I'm with @Sarah977 on this one, I feel like we should stop seeking validation and rewards (whether as consumers or as hosts) for doing the things we're supposed to do. We don't pin special badges on the frock of every priest who gets through the year without molesting a kid, we don't give pilots a gold star for not crashing the plane, and we sure as hell don't deserve some kind of special recognition for claiming to care about our one and only home planet. (One very effective way we can collectively reduce our footprint is to have fewer children - well, I've never gotten anyone pregnant but I'm not holding my breath for a trophy.)
It would be pretty spectacular if an Airbnb host could offer an ecological offset to the 200+kg of CO2 per passenger generated by a short-haul flight, but I'd rather not mislead customers into thinking it works this way. My response to @Emma-and-Mark0 below suggests a searchable way we could disclose our practices to those who are interested, in a more neutral way that isn't necessarily about judging one choice as more inherently virtuous than another. Some guests have health reasons to want to stay in a place as aggressively, chemically disinfected as possible, while others have sensitivities that require as little toxic intervention as possible - both care about their home environment, and neither is served well by a badge that can mean whatever you want it to.
We agree that "a searchable way we could disclose our practices to those who are interested" would be useful. Any ideas about how we could achieve that? You'll realise that the badge per se is not what I'm after though I thought it would be quick and easy, but any other way that avoids having to scroll down every host's details would be just as good.....
@A65 By using the same format as the Amenities checklist, for which many of the options are already designated as search filters.
Yes, that would be a good place for hosts to detail what they do if they want to, but still a bit of a long way round to find out, so I think something on the main page to indicate there's info on the amenities page - green smiley face perhaps? Airbnb pay people to figure these things out.....

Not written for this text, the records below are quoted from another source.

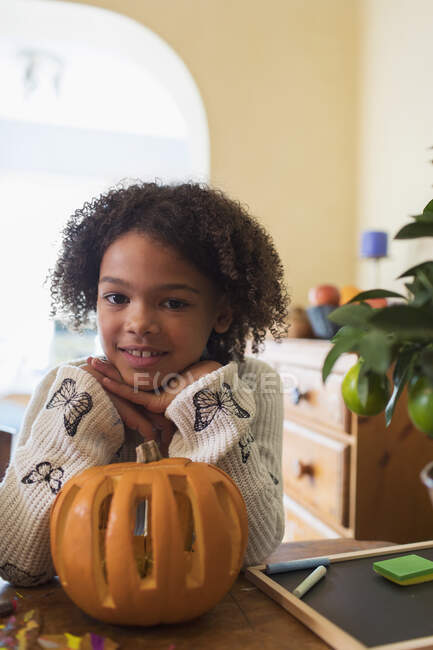 Portrait confident girl carving pumpkin at table — Stock Photo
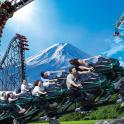a group of people riding on a roller coaster with a mountain in the background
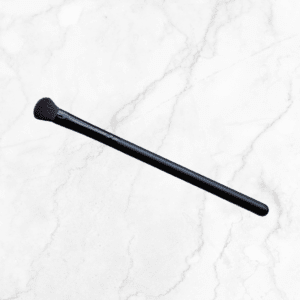 The Shadow Brush, featuring soft, angled bristles and a sleek black design, rests diagonally on a white marble surface.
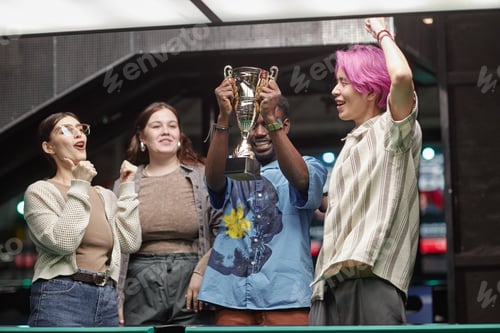 Preview: Celebrating Victory Holding Trophy in Recreational Center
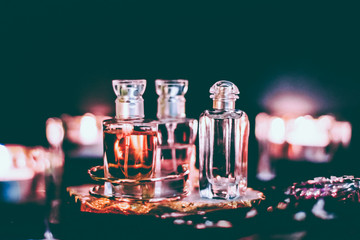 Perfume bottles and vintage fragrance at night, aroma scent, fragrant cosmetics and eau de toilette as luxury beauty brand, holiday fashion parfum design - obrazy, fototapety, plakaty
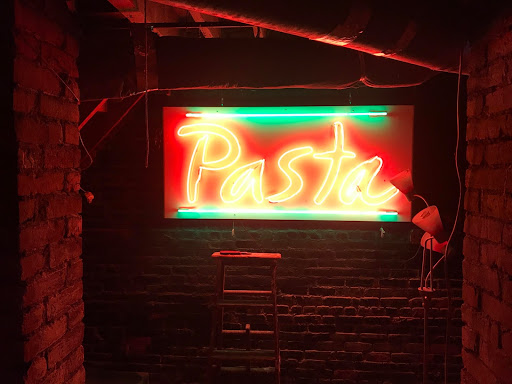 Live Music Field Guide: DIY Music Spaces of Allston. Red neon sign that reads "Pasta" belonging to Pasta Planet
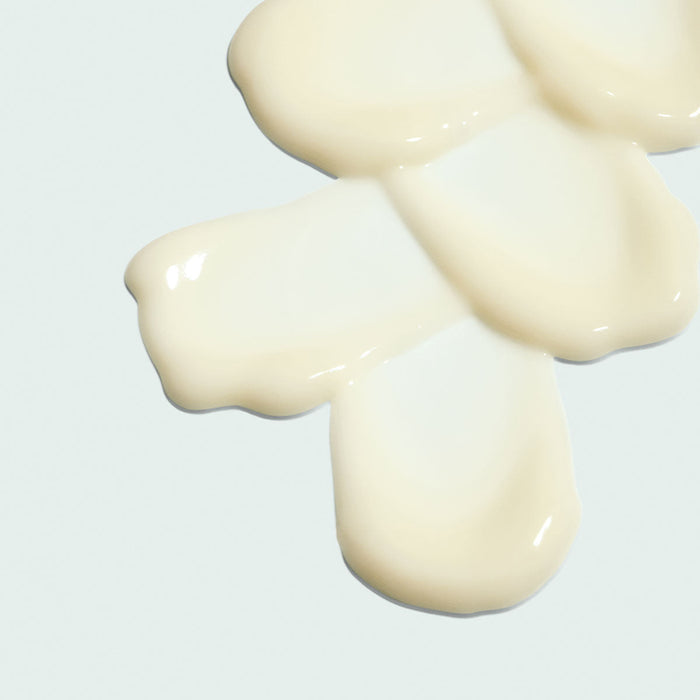 Creamy beige texture of ORMEDIC balancing eye lift gel | IMAGE Skincare displayed on a light background, highlighting its smooth skincare consistency.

I don't fly but I believe that flight search sites offer the choice of searching for carbon neutral flights ( I assume this means trees are planted or whatever?) I think it's time Airbnb caught up. This is always becoming more important to people.
🙄
I think many of us already operate in as environmentally-friendly a way as possible. We do it because we care about being part of the solution rather than part of the problem. I don't feel that deserves some kind of badge.

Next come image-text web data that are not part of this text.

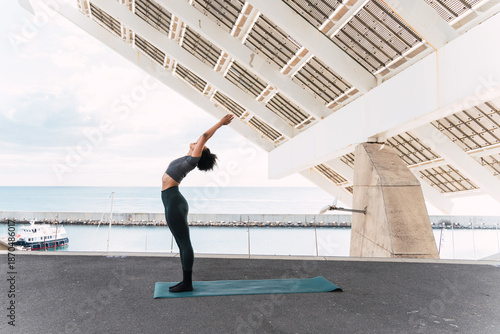 Fit woman performing yoga upward salute pose under a futuristic white metal structure by the ocean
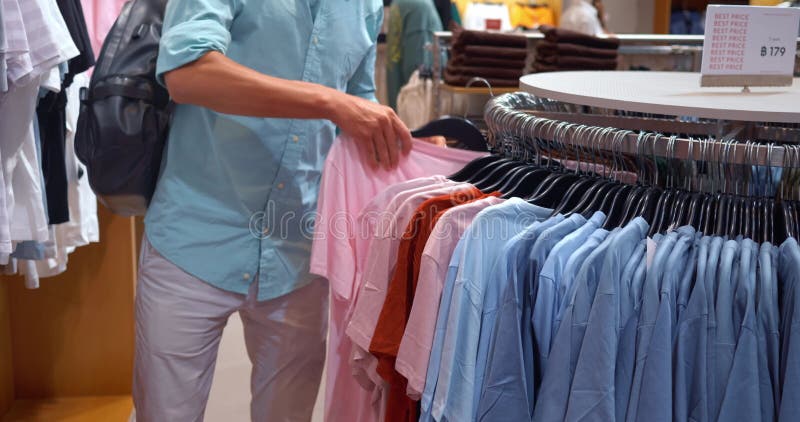 L'uomo prende una maglietta rosa dal display piace. impugnazione di assortimento. assortimento parte camicia. scelta preferisci mo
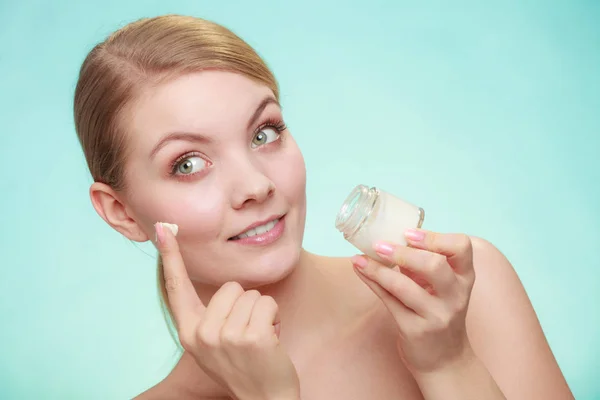 Mujer aplicando crema en su cara de piel. —  Fotos de Stock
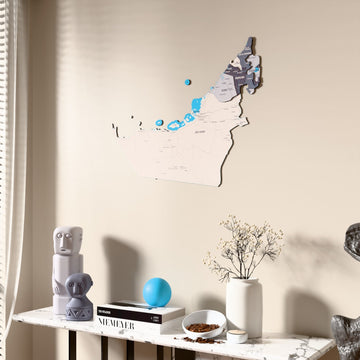 Nimbus United Arab Emirates wooden wall map beside a sheer curtain, angled view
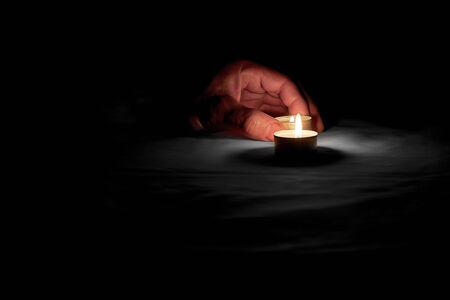 There is a memorial day on which a person puts a burning candle on the table next to a burning candleの写真素材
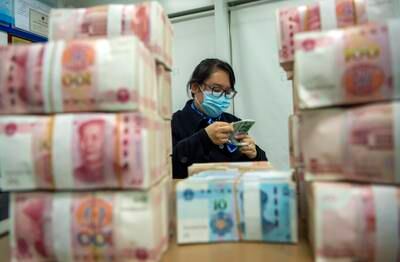 A clerk counts renminbi banknotes in Hai'an city in eastern China's Jiangsu province. AP
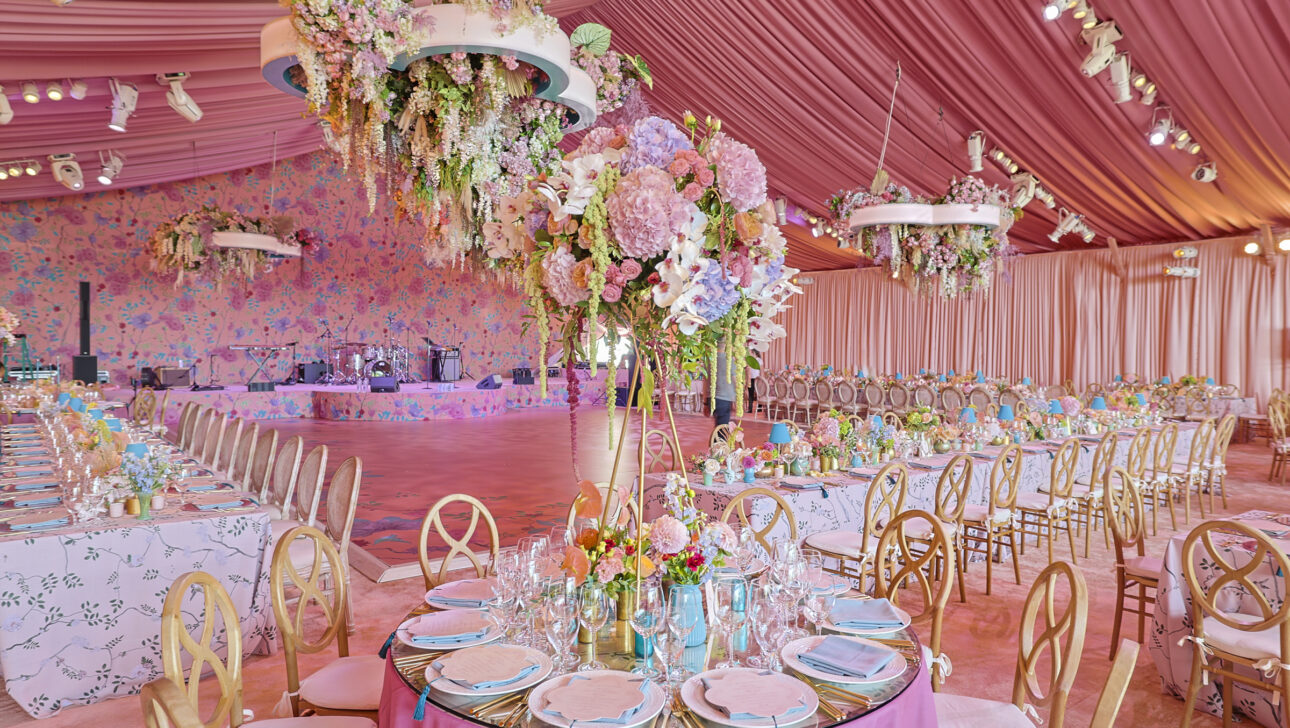 Extravagant wedding reception with draped pink tent ceilings and custom cascading floral chandelier. Designed by  JWennes Events.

Now I have seen a number of posts from guests over time who say they are sensitive to EMFs, have allergies to commercial cleaning products, dryer sheets, etc. For hosts who really have listings which cater to that (usually the hosts have those issues as well), I can see where a designation in the search filters would be valuable to those hosts and guests.
But just recycling, not creating unnecessary waste, etc, aren't things I'd want to see some badge for.
@A65 I think an Eco badge and vegan badge are a great idea. It would be amazing if guests could filter by these categories too.